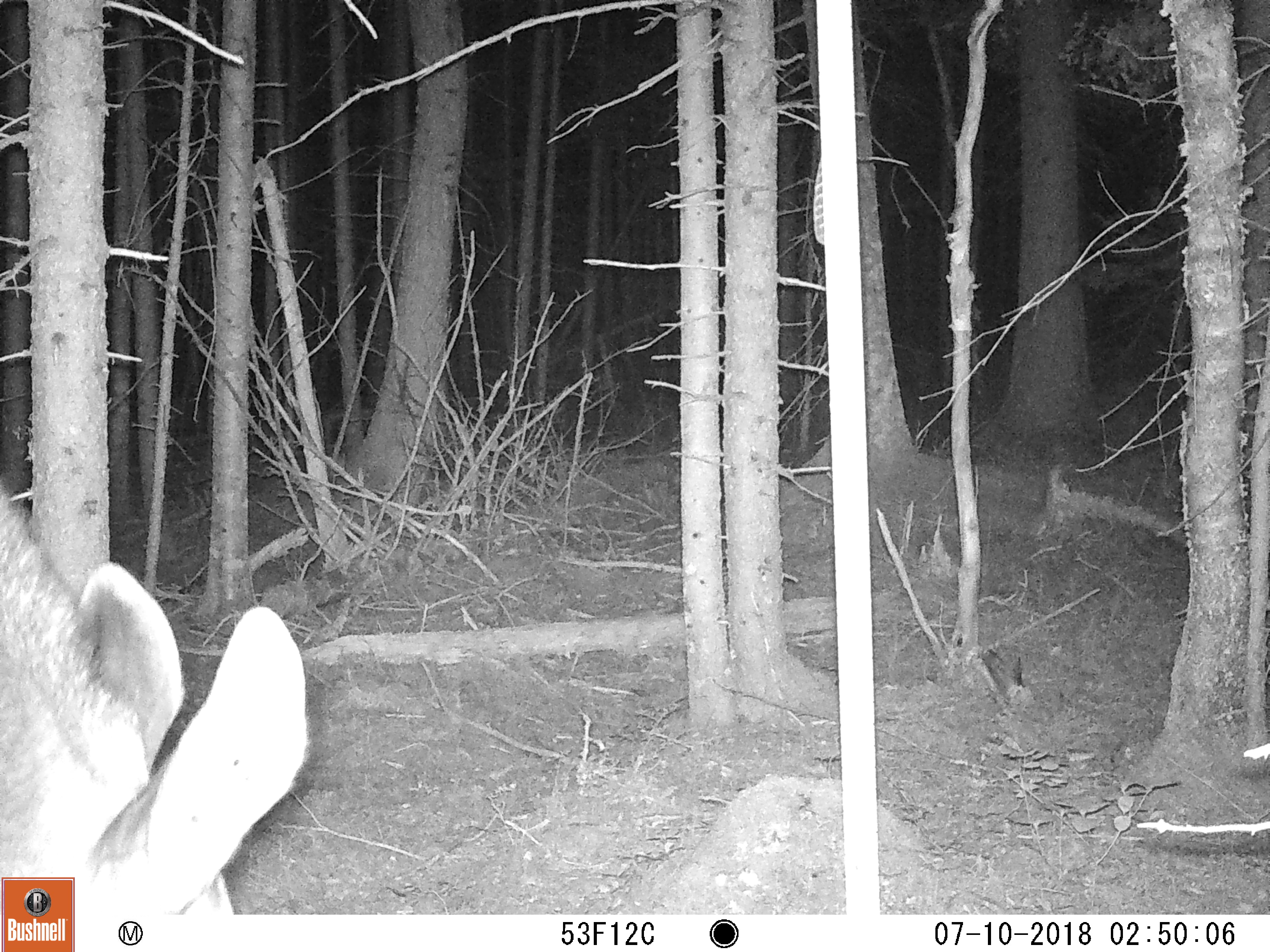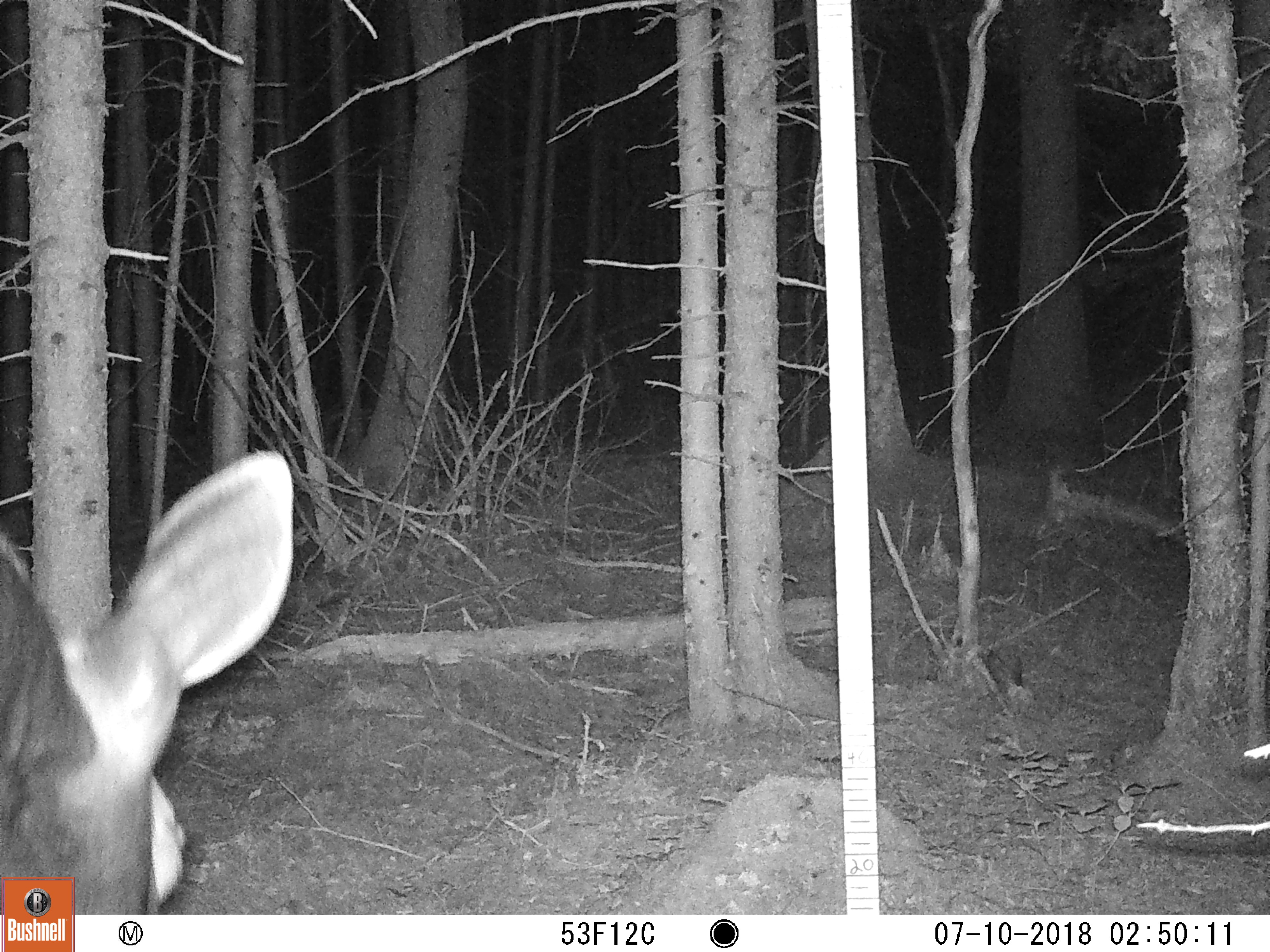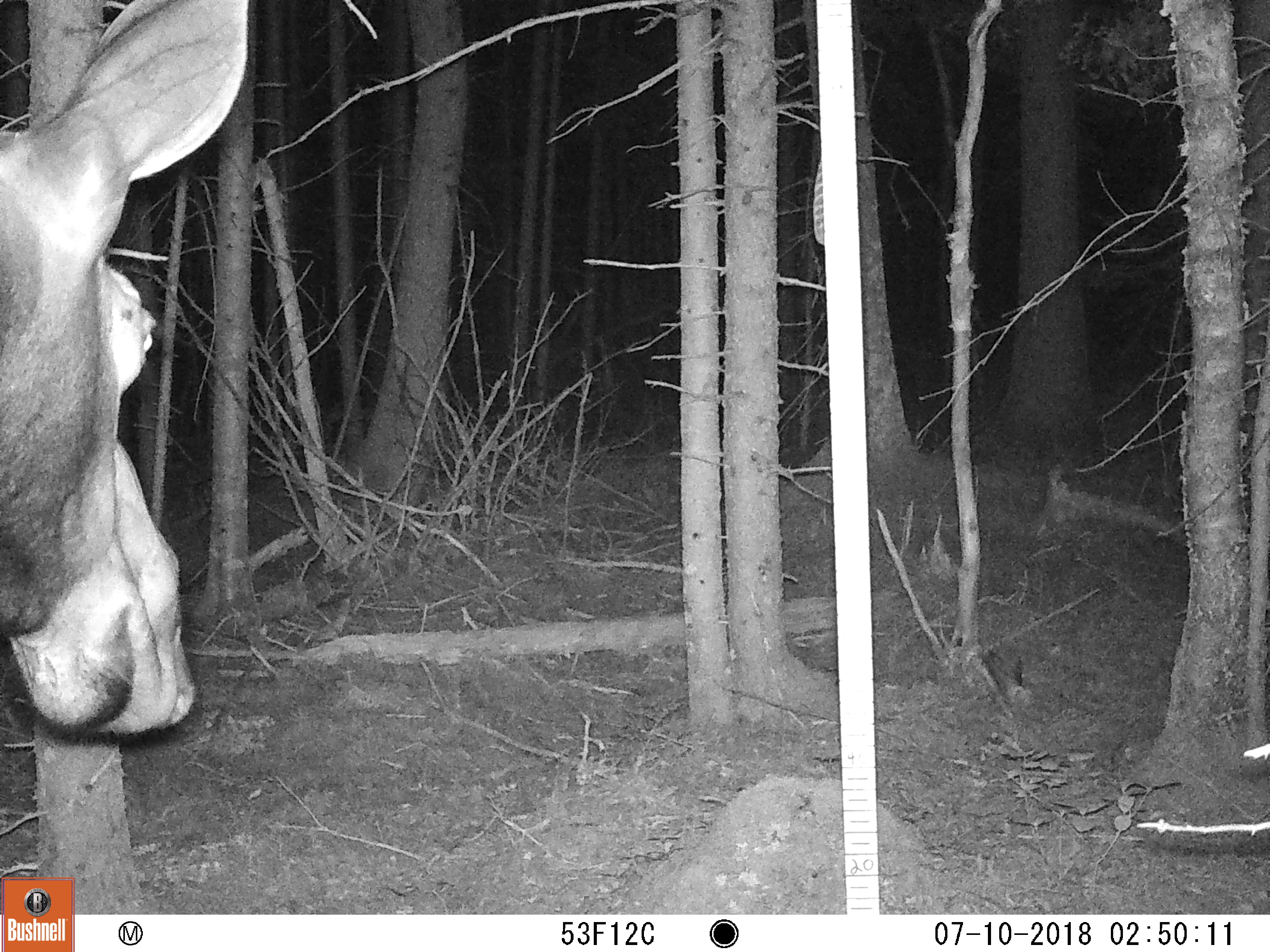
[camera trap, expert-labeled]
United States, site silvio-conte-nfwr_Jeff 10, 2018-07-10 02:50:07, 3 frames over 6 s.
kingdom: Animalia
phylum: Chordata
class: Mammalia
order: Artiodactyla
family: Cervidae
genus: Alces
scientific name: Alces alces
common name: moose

--

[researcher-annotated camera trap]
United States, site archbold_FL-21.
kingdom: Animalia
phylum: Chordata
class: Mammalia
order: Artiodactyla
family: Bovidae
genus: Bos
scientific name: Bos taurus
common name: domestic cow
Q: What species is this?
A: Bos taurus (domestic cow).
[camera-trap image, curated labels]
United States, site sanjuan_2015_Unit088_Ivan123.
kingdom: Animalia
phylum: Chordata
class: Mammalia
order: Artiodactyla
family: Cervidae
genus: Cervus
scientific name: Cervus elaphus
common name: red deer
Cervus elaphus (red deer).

--

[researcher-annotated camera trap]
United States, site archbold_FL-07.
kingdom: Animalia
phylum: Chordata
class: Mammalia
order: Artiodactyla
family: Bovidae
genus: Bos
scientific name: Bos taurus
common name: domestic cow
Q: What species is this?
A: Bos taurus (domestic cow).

# [Directions for this task]
Among the lines above, find those with the word "site". Copy them.

# [Exercise output]
United States, site silvio-conte-nfwr_Jeff 10, 2018-07-10 02:50:07, 3 frames over 6 s.
United States, site archbold_FL-21.
United States, site sanjuan_2015_Unit088_Ivan123.
United States, site archbold_FL-07.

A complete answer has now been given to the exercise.